Re: resctrl2 - status
From: Reinette Chatre
Date: Mon Aug 28 2023 - 10:51:05 EST
On 8/25/2023 6:11 PM, Tony Luck wrote:
> On Fri, Aug 25, 2023 at 04:08:21PM -0700, Reinette Chatre wrote:
>> Hi Tony,
>>
>> On 8/25/2023 1:54 PM, Tony Luck wrote:
>>> On Fri, Aug 25, 2023 at 01:20:22PM -0700, Reinette Chatre wrote:
>>>> On 8/25/2023 12:44 PM, Luck, Tony wrote:
>>>>>>>> Alternatively, can user space just take a "load all resctrl modules
>>>>>>>> and see what sticks" (even modules of different architectures since
>>>>>>>> a user space may want to be generic) approach?
>>>>>>>
>>>>>>> This mostly works. Except for the cases where different modules access
>>>>>>> the same underlying hardware, so can't be loaded together.
>>>>>>>
>>>>>>> Examples:
>>>>>>>
>>>>>>> rdt_l3_cat vs. rdt_l3_cdp - user needs to decide whether they want CDP or not.

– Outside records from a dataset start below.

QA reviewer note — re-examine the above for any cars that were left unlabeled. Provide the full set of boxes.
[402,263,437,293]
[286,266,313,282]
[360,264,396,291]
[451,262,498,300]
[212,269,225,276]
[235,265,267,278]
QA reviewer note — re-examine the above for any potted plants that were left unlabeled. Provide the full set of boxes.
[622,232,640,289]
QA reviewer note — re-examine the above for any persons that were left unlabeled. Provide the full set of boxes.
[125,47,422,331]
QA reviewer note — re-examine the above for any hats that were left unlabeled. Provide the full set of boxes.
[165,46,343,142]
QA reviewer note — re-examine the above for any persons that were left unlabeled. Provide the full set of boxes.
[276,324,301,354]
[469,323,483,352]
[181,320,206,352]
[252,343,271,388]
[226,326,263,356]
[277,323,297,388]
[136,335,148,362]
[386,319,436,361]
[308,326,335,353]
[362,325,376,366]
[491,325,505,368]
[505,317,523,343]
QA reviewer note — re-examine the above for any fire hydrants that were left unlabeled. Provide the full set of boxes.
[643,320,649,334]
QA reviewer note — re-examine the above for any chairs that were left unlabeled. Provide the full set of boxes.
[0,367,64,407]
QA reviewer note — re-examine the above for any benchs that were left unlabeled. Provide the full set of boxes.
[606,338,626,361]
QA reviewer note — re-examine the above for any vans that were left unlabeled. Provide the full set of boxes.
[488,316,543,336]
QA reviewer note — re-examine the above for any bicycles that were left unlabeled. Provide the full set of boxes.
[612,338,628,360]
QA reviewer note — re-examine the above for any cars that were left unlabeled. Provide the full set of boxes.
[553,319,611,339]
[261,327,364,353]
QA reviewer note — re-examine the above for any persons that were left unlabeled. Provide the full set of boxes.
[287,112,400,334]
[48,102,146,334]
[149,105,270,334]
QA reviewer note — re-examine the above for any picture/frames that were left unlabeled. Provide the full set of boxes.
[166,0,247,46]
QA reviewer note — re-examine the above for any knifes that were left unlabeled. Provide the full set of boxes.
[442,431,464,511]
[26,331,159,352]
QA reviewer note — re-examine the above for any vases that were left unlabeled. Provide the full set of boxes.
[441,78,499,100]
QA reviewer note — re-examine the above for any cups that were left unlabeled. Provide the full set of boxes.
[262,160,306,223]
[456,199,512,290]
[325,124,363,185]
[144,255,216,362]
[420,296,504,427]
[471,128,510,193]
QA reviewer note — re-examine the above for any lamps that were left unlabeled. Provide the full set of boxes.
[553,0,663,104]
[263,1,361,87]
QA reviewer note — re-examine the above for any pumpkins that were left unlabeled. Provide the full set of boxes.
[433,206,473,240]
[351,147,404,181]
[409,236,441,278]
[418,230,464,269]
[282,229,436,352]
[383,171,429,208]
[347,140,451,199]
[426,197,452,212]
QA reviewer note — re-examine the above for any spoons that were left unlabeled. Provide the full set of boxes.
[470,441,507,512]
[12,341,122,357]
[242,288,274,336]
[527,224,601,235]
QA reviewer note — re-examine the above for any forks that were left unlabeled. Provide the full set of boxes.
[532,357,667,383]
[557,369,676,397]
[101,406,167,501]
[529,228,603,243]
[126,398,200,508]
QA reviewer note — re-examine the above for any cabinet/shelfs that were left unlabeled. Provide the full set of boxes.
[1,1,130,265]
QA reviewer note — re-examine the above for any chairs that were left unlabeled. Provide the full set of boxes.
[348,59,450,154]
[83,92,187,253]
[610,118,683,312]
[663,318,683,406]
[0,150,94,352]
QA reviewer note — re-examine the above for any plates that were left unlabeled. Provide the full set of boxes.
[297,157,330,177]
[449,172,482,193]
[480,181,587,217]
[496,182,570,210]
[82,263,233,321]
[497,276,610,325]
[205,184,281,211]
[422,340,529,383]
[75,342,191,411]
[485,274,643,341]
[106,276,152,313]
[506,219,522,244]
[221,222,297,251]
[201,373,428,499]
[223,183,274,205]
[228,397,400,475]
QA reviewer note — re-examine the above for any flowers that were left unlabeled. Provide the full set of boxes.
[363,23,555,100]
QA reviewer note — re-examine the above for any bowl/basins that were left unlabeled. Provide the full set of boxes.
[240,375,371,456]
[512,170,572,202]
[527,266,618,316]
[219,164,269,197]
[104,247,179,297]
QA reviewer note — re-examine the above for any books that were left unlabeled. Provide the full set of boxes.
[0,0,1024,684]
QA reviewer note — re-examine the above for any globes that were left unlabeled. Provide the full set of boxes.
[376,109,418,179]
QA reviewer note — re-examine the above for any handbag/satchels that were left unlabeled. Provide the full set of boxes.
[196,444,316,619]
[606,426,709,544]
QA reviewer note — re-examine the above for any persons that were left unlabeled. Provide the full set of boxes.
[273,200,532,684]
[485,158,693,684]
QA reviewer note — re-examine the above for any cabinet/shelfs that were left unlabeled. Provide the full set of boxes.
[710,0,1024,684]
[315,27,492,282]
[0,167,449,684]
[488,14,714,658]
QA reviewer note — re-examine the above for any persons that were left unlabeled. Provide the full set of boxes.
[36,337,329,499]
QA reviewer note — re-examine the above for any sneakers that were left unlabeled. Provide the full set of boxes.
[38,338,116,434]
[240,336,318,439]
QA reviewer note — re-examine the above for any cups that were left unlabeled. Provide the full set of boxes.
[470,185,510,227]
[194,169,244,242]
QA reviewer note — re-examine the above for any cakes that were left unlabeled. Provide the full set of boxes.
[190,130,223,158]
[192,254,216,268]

>>>>>>> But this is already true ... they have to decide whether to pass the "-o cdp" option
>>>>>>> to mount.
>>>>>>>
>>>>>>> rdt_l3_mba vs. rdt_l3_mba_MBps - does the user want to control memory bandwidth
>>>>>>> with percentages, or with MB/sec values. Again the user already has to make this
>>>>>>> decision when choosing mount options.
>>>>>>>
>>>>>>>
>>>>>>> Maybe the "What resctrl options does this machine support?" question would be
>>>>>>> best answered with a small utility?
>>>>>>
>>>>>> A user space utility or a kernel provided utility? If it is a user space utility
>>>>>> I think it would end up needing to duplicate what the kernel is required to do
>>>>>> to know if a particular feature is supported. It seems appropriate that this
>>>>>> could be a kernel utility that can share this existing information with user
>>>>>> space. resctrl already supports the interface for this via /sys/fs/resctrl/info.
>>>>>
>>>>> I was imagining a user space utility. Even though /proc/cpuinfo doesn't show
>>>>> all features, a utility has access to all the CPUID leaves that contain the
>>>>> details of each feature enumeration.
>>>>
>>>> For x86 that may work (in some scenarios, see later) for now but as I understand
>>>> Arm would need a different solution where I believe the information is obtained
>>>> via ACPI. I think it is unnecessary to require user space to have parsers for
>>>> CPUID and ACPI if that same information needs to be parsed by the kernel and
>>>> there already exists an interface with which the information is communicated
>>>> from kernel to user space. Also, just because information CPUID shows a feature
>>>> is supported by the hardware does not mean that the kernel has support for that
>>>> feature. This could be because of a feature mismatch between user space and
>>>> kernel, or even some features disabled for use via the, for example "rdt=!l3cat",
>>>> kernel parameter.
>>>
>>> Agreed this is complex, and my initial resctrl2 proposal lacks
>>> functionality in this area.
>>
>> Why is there a need to reinvent these parts?
>
> Perhaps there isn't ... see below.
>
>>
>>>>>> fyi ... as with previous attempts to discuss this work I find it difficult
>>>>>> to discuss this work when you are selective about what you want to discuss/answer
>>>>>> and just wipe the rest. Through this I understand that I am not your target
>>>>>> audience.
>>>>>
>>>>> Not my intent. I value your input highly. I'm maybe too avid a follower of the
>>>>> "trim your replies" school of e-mail etiquette. I thought I'd covered the gist
>>>>> of your message.
>>>>>
>>>>> I'll try to be more thorough in responding in the future.
>>>>
>>>> Two items from my previous email remain open:
>>>>
>>>> First, why does making the code modular require everything to be loadable
>>>> modules?
>>>> I think that it is great that the code is modular. Ideally it will help to
>>>> support the other architectures. As you explain this modular design also
>>>> has the benefit that "modules" can be loaded and unloaded after resctrl mount.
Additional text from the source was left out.